■ Exercise directions ■
Extract each line of the items below that contains the string "these", treating uppercase and lowercase letters as distinct.

■ Dataset entries ■
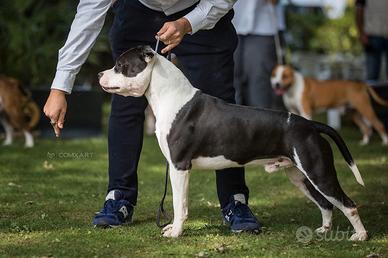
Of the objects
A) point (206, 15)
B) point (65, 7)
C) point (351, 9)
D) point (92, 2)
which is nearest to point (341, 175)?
point (206, 15)

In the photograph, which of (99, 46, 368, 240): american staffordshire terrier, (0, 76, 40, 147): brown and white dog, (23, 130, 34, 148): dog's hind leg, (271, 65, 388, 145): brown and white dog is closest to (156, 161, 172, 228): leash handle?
(99, 46, 368, 240): american staffordshire terrier

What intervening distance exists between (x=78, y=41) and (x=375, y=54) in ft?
25.5

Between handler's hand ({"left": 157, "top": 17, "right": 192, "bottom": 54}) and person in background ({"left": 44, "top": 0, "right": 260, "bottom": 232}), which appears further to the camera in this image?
person in background ({"left": 44, "top": 0, "right": 260, "bottom": 232})

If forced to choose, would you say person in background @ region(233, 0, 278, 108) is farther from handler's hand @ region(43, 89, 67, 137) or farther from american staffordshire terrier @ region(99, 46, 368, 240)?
handler's hand @ region(43, 89, 67, 137)

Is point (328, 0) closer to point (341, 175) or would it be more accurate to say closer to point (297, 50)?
point (297, 50)

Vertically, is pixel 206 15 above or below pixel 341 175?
above

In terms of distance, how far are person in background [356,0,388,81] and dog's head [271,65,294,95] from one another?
3.77ft

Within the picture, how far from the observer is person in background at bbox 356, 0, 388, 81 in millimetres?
10914

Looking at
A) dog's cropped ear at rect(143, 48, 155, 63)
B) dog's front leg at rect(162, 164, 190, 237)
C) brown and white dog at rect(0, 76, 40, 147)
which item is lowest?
brown and white dog at rect(0, 76, 40, 147)

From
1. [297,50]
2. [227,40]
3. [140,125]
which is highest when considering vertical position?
[227,40]

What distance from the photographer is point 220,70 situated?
499cm

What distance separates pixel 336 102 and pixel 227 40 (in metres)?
6.69

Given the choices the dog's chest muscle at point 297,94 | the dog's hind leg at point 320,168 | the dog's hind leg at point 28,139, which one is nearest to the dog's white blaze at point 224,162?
the dog's hind leg at point 320,168

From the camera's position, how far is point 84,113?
10500 mm
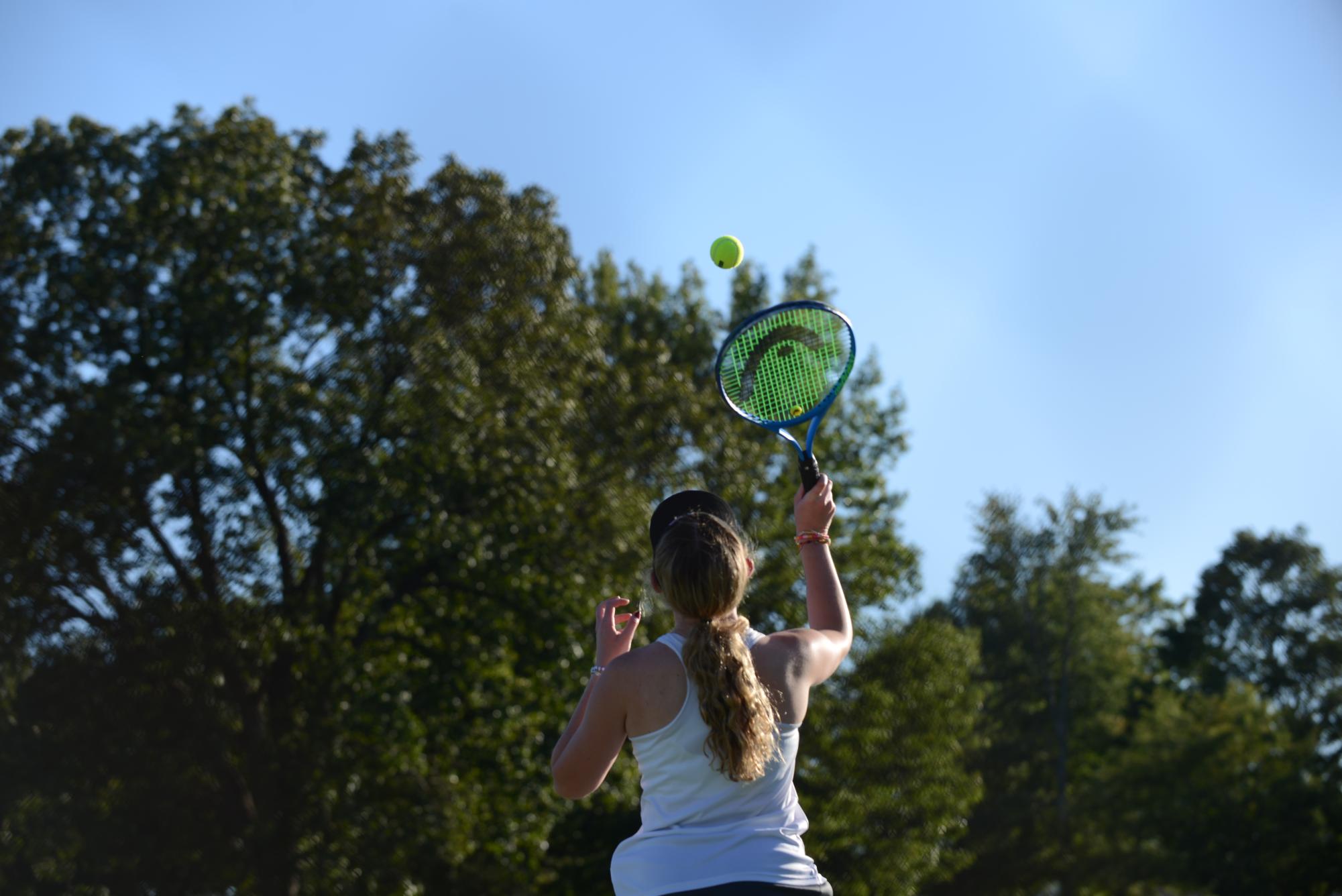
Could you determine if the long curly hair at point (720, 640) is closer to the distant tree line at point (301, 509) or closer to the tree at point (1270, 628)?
the distant tree line at point (301, 509)

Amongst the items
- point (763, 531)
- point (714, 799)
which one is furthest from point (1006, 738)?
point (714, 799)

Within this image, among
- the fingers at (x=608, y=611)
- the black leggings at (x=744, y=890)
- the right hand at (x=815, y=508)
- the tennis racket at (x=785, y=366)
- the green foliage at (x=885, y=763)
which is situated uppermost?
the green foliage at (x=885, y=763)

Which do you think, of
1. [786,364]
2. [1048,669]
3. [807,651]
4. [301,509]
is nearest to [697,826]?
[807,651]

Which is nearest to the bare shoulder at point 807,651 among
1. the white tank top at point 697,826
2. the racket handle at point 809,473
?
the white tank top at point 697,826

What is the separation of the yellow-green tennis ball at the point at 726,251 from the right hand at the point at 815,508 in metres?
2.56

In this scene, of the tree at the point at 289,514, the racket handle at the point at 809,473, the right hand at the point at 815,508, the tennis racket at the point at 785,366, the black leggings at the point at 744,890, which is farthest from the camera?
the tree at the point at 289,514

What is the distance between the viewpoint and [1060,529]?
40.4 meters

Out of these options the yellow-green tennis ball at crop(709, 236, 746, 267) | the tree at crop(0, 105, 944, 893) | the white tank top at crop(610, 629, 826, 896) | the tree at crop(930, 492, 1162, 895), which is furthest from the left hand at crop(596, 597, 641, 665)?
the tree at crop(930, 492, 1162, 895)

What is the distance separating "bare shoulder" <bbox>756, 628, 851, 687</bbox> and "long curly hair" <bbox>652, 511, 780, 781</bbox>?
9 centimetres

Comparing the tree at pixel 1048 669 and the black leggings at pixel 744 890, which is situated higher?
the tree at pixel 1048 669

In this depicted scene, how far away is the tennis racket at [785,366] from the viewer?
14.8ft

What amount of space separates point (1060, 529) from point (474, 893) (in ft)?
91.2

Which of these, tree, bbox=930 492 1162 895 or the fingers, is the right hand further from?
tree, bbox=930 492 1162 895

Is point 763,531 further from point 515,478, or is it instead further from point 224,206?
point 224,206
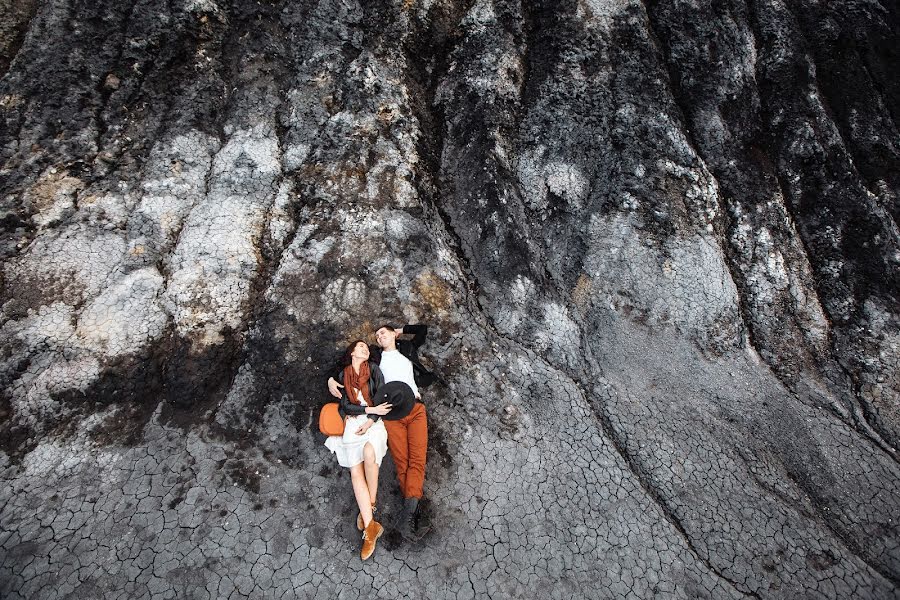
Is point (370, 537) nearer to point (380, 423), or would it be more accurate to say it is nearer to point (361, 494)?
point (361, 494)

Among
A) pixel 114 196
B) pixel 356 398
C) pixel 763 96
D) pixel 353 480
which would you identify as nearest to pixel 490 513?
pixel 353 480

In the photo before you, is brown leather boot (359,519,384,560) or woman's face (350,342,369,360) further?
woman's face (350,342,369,360)

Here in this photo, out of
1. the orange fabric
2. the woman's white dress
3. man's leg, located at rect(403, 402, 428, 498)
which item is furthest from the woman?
man's leg, located at rect(403, 402, 428, 498)

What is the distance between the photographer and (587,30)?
18.6ft

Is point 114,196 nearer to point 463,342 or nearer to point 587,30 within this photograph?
point 463,342

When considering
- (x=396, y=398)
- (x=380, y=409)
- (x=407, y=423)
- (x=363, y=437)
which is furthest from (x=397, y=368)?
(x=363, y=437)

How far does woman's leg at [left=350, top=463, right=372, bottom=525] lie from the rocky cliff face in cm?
30

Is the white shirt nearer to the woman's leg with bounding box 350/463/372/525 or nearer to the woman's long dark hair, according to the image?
the woman's long dark hair

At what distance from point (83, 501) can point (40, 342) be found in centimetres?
163

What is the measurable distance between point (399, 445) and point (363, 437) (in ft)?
1.25

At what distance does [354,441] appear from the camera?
3598 millimetres

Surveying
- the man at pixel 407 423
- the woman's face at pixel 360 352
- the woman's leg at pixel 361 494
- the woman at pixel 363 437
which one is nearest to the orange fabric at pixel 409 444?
the man at pixel 407 423

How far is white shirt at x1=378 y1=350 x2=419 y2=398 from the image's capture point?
3883 millimetres

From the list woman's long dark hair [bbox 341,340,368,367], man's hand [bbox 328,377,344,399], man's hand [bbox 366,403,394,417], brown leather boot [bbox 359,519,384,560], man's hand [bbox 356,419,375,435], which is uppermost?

■ Task solution ■
Out of these options the yellow-green tennis ball at crop(709, 236, 746, 267) | the tree at crop(0, 105, 944, 893) | the white tank top at crop(610, 629, 826, 896) | the tree at crop(930, 492, 1162, 895), which is furthest from the left hand at crop(596, 597, 641, 665)?
Which of these, tree, bbox=930 492 1162 895 or the fingers, is the right hand further from?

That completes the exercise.